__COMPRUEBA TU COMPRENSIÓN__.
• A. Enumera todo lo que, según el texto sobre Peña Horadá, presentan, conservan o dejan a la vista las ruinas de la casa.
• B. Indica si cada afirmación coincide con el texto sobre Peña Horadá: (i) sus habitantes desaparecieron hace poco; (ii) la despoblación llegó a derribar la casa; (iii) la gente de Peña Horadá llevaba un sistema de vida pegado a la tierra.
• C. Prosigue el texto sobre Peña Horadá a partir de su última frase.

__FRAGMENTO DEL DOCUMENTO__.
Peña Horadá lleva más de medio siglo muriendo. Sus habitantes hace mucho que desaparecieron. Tendremos que dedicarles una nueva columna. Hoy es un viejo caserón borrado del mapa mental de los habitantes de esta tierra. Un cuerpo inerte es este moribundo, como tantos otros a lo largo y ancho de esta España. Sólo de pensar lo que lloran ciertas regiones y el esquelético mundo que queda en este interior del país, se me llena el corazón de rabia.

Aquí está enterrado el añejo heroísmo de la colonización campesina. Un sistema de vida pegado a la tierra era el que sostenía esta gente de Peña Horadá. Las ruinas presentan la orgullosa y altanera figura de una especie de torreón. Aún conserva sus verjas. El asedio del enemigo, armado con el poderoso cañón de la despoblación, no lo ha derribado, pero simplemente lo ha vaciado del alma que un día poseyó. No cabe duda que el asedio ha sido muy duro, porque la casa está en los huesos: deja a la vista nada menos que las paredes de tierra.

__Entradas de datos guardadas__.
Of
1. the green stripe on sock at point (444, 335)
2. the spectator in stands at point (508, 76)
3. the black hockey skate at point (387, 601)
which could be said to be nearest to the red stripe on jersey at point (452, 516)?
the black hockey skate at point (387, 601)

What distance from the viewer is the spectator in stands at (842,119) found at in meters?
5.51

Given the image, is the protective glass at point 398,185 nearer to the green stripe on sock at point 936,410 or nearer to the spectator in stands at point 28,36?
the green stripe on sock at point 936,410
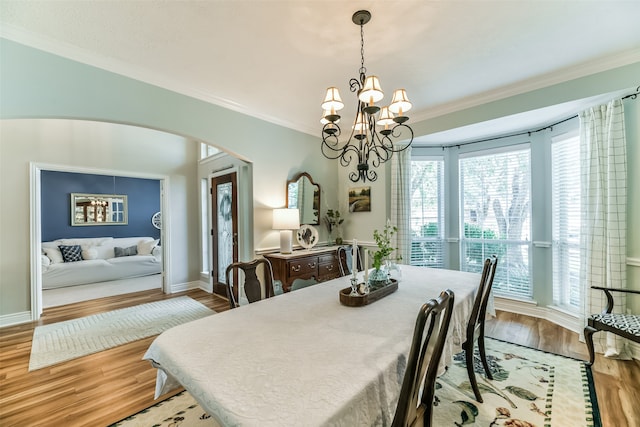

__EJERCICIOS RESUELTOS__.
• A.
- La orgullosa y altanera figura de una especie de torreón
- Sus verjas
- Las paredes de tierra

• B.
(i) No: "Sus habitantes hace mucho que desaparecieron."
(ii) No: "no lo ha derribado, pero simplemente lo ha vaciado del alma que un día poseyó."
(iii) Sí: "Un sistema de vida pegado a la tierra era el que sostenía esta gente de Peña Horadá."

• C.
Era una casa adaptada, producto de las necesidades del tiempo. Tenía la parte habitacional, las cuadras para las caballerías, los corrales para los ganados y la bodega. Reflejaba perfectamente las condiciones materiales de los habitantes. Marcaba también la distancia que separaba a los renteros del amo, residente en Utiel.

Es curioso. Los amos vivieron primeramente en Utiel o en Requena. Buscaron las mieles de la pequeña ciudad comarcal, y con ello marcaron también su superior dignidad, su estatus elevado. Con el tiempo, sus vástagos encontraron pequeño el ambiente utielano o requenense y, especialmente, se dirigieron a la capital provincial o del país para estar más cerca de las fuentes del poder político y económico.

Algunas familias de agricultores disfrutaron de vivienda en los pueblos. Tenían su casa en la aldea, pero, al parecer, se extendió la costumbre de tener también casa en Utiel o Requena. Era probable que esta situación se concibiera como un premio al esfuerzo sostenido por la familia, una muestra de cierta situación de desahogo. Al menos, algunas familias de Los Ruices los hicieron así. Podían disfrutar de estancias en Utiel, durante las ferias, juntándose hermanos, primos y hasta amigos.

Eran los tiempos del Utiel heroico. El Utiel mercantil, marcado por el nervio de su sistema comercial. Utiel era entonces La Meca de mercaderes, el lugar al que muchos aldeanos acudían a nutrirse de multitud de productos.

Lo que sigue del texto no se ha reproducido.